¹ Department of Mechanical Engineering, University of California Merced, 5200 N. Lake Road, Merced, California 95343, United States

 ² AC2T research GmbH, Viktor-Kaplan-Strasse 2/C, 2700 Wiener Neustadt, Austria

³ Institute for Engineering Design and Logistics Engineering, Vienna University of Technology, Getreidemarkt 9, 1060 Vienna, Austria

ABSTRACT: Di-tert-butyl disulfide is an extreme pressure additive that forms protective films to decrease friction and increase the lifetime of moving components.

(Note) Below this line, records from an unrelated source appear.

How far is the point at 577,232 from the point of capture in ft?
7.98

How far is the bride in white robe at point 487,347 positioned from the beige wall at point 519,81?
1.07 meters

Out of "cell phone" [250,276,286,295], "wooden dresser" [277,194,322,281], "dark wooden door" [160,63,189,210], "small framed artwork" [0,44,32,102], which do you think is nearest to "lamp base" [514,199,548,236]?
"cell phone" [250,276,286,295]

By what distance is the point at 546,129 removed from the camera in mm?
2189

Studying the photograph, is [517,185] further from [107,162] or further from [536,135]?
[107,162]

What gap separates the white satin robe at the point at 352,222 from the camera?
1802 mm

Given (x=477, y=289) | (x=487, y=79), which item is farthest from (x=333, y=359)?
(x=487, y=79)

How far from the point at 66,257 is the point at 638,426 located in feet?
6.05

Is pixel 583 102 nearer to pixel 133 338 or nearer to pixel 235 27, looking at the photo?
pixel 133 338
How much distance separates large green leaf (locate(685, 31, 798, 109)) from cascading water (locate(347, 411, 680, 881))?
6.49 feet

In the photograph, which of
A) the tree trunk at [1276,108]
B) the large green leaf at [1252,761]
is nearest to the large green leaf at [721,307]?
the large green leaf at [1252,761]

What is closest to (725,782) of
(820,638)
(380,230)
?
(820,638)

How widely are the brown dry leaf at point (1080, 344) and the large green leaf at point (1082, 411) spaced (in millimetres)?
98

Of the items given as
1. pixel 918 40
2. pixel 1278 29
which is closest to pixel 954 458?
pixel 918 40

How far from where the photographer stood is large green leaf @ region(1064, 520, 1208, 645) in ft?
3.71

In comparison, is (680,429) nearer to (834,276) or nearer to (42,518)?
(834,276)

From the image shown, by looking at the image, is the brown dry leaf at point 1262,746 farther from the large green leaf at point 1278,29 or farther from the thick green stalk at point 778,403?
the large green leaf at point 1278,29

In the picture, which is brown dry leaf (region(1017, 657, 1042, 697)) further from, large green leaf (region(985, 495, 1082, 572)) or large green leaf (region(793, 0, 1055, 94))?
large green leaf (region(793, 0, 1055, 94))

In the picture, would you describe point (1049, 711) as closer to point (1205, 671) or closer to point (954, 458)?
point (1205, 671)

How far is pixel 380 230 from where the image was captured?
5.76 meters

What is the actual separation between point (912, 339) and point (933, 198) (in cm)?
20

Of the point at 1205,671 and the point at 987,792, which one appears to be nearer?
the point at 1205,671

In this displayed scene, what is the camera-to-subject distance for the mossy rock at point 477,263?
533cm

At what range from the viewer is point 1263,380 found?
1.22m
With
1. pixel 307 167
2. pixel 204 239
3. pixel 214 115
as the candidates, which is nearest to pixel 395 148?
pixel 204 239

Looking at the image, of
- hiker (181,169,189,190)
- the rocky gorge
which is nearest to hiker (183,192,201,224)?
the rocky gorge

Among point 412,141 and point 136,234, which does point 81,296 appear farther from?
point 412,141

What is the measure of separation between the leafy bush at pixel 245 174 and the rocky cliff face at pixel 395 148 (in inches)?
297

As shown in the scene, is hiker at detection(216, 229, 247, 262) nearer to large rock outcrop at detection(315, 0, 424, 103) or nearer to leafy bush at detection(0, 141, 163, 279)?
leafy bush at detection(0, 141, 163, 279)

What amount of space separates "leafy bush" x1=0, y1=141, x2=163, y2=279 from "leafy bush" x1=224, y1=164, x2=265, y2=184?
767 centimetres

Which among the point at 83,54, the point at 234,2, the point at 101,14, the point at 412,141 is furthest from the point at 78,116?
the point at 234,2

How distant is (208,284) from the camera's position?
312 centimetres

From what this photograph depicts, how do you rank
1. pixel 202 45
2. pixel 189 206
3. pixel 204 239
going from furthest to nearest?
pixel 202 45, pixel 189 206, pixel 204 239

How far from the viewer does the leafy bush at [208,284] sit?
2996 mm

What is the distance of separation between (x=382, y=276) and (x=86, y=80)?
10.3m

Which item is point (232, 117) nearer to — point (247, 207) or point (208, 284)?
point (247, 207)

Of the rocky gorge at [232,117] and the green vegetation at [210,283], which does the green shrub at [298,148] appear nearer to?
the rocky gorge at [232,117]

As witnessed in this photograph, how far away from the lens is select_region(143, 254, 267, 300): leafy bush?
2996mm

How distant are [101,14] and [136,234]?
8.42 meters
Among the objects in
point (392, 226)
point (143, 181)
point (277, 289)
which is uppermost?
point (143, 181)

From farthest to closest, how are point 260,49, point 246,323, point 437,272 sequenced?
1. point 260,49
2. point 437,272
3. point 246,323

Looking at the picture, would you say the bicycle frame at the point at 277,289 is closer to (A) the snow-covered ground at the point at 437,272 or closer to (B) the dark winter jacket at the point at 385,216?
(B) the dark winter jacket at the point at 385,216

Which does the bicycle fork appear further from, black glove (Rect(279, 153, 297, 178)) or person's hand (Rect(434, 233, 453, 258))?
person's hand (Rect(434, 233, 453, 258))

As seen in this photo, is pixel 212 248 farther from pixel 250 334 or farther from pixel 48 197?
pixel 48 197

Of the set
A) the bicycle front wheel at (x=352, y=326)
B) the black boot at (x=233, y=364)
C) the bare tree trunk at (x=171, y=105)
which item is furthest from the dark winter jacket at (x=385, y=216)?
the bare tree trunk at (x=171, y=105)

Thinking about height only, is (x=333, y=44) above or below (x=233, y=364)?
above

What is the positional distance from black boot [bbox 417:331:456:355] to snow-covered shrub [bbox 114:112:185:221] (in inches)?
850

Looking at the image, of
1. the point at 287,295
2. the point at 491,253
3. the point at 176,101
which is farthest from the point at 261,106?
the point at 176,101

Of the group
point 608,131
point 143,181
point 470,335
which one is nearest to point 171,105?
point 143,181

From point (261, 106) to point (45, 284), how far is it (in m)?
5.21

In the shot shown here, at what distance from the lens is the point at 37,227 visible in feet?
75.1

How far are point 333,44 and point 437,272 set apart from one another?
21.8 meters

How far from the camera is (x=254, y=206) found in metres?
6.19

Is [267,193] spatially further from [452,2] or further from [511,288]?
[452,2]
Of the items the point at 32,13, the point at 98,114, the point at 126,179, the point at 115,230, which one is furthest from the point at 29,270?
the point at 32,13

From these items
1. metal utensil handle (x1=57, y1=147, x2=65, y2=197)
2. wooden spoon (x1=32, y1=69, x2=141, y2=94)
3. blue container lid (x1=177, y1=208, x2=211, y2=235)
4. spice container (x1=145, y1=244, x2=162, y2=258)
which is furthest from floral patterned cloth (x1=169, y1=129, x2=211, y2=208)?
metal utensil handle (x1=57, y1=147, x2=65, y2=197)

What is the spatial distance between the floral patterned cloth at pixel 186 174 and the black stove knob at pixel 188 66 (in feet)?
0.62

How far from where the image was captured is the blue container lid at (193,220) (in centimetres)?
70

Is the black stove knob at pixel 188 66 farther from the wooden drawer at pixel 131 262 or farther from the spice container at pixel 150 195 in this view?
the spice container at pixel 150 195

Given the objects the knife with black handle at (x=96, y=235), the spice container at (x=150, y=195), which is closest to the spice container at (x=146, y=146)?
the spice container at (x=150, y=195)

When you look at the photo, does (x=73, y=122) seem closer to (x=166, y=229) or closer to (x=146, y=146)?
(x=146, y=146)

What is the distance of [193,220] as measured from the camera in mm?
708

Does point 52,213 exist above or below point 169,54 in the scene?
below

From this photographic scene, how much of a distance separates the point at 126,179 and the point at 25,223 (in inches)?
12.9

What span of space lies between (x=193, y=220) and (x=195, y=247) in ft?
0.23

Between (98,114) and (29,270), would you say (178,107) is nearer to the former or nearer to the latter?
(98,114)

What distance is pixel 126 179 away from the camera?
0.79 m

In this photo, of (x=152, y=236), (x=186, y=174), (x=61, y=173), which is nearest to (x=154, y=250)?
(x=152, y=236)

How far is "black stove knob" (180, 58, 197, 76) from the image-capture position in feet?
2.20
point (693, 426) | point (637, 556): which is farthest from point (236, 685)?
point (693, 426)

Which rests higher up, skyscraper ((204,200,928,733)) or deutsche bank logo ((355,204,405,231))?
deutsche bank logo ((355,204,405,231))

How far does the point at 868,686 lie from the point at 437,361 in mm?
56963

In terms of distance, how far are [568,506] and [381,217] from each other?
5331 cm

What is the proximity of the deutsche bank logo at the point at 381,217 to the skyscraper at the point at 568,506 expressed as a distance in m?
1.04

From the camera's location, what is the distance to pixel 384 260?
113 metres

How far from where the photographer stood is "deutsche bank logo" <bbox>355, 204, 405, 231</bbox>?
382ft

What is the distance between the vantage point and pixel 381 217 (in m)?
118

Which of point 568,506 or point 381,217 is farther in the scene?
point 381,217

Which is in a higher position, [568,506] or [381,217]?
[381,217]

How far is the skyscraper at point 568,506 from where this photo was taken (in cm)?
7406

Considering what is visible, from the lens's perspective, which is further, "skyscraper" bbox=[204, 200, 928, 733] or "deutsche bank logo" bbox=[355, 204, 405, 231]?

However, these films form between two sliding surfaces, so identification of the underlying film formation mechanisms via direct observation with experimental techniques is impossible. To overcome this limitation, we used molecular dynamics simulation with a reactive potential to model thermal reactions between di-tert-butyl disulfide and Fe(100). The potential parameters were validated by comparison of adsorption energies to density functional theory calculations. Then, simulations were used to characterize the reaction pathway, from adsorption of the di-tert-butyl disulfide on the Fe(100) until Fe-S bonding. The release of butyl groups from the tert-butyl thiyl radicals adsorbed on the surface was identified as the rate limiting step in the reaction process. Finally, to mimic the processes that occur in lubricated sliding contacts, film growth was simulated by four “waves” of di-tert-butyl disulfide molecules interacting with the iron surface. This way, the evolution of the individual species involved in the reactions and the initial stages of Fe-S film growth could be observed.